------ Data listing ------

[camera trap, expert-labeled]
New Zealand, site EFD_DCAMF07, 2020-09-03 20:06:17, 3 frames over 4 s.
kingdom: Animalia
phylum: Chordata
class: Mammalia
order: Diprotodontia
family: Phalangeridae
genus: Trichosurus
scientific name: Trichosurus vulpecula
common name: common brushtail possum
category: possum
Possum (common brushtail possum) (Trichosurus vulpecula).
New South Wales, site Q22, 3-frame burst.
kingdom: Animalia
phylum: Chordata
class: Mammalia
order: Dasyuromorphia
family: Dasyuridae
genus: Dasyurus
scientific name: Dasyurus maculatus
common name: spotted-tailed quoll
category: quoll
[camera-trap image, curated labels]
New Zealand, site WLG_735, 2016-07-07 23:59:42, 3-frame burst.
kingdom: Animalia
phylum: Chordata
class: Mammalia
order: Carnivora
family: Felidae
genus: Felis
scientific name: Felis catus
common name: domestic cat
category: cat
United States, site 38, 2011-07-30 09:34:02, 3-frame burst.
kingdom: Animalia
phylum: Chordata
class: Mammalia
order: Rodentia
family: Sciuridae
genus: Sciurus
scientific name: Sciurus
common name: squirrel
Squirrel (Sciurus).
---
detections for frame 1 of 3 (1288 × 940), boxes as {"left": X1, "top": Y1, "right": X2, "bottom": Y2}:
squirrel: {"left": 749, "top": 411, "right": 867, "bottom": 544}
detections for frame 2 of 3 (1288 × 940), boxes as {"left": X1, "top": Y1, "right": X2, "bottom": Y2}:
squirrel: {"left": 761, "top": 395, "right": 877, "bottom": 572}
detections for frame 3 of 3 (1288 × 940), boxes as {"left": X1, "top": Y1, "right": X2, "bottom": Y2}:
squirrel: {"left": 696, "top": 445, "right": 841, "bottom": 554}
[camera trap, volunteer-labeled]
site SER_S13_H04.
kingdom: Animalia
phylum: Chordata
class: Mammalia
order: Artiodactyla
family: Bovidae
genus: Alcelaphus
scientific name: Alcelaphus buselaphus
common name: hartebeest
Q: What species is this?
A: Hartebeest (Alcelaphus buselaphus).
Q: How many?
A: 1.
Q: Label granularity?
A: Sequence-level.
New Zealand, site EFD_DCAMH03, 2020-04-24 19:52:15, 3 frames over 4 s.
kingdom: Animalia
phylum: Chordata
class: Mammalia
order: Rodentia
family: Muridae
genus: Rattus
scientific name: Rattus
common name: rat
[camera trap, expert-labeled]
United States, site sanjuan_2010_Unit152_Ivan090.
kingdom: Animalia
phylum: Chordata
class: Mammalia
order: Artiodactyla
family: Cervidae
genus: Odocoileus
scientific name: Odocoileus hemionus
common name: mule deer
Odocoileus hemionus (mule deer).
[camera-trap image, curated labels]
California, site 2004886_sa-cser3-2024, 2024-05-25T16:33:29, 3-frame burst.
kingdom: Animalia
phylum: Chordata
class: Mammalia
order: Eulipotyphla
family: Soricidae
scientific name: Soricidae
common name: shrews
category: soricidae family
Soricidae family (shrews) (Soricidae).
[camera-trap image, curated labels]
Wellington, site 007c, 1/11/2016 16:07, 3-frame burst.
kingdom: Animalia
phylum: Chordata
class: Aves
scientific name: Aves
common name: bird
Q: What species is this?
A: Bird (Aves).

------

Problem details:
Include both ends. Return the line holding "scientific name: Rattus" and all lines after it in the records above, exactly as written.

Answer to the problem:
scientific name: Rattus
common name: rat
[camera trap, expert-labeled]
United States, site sanjuan_2010_Unit152_Ivan090.
kingdom: Animalia
phylum: Chordata
class: Mammalia
order: Artiodactyla
family: Cervidae
genus: Odocoileus
scientific name: Odocoileus hemionus
common name: mule deer
Odocoileus hemionus (mule deer).
[camera-trap image, curated labels]
California, site 2004886_sa-cser3-2024, 2024-05-25T16:33:29, 3-frame burst.
kingdom: Animalia
phylum: Chordata
class: Mammalia
order: Eulipotyphla
family: Soricidae
scientific name: Soricidae
common name: shrews
category: soricidae family
Soricidae family (shrews) (Soricidae).
[camera-trap image, curated labels]
Wellington, site 007c, 1/11/2016 16:07, 3-frame burst.
kingdom: Animalia
phylum: Chordata
class: Aves
scientific name: Aves
common name: bird
Q: What species is this?
A: Bird (Aves).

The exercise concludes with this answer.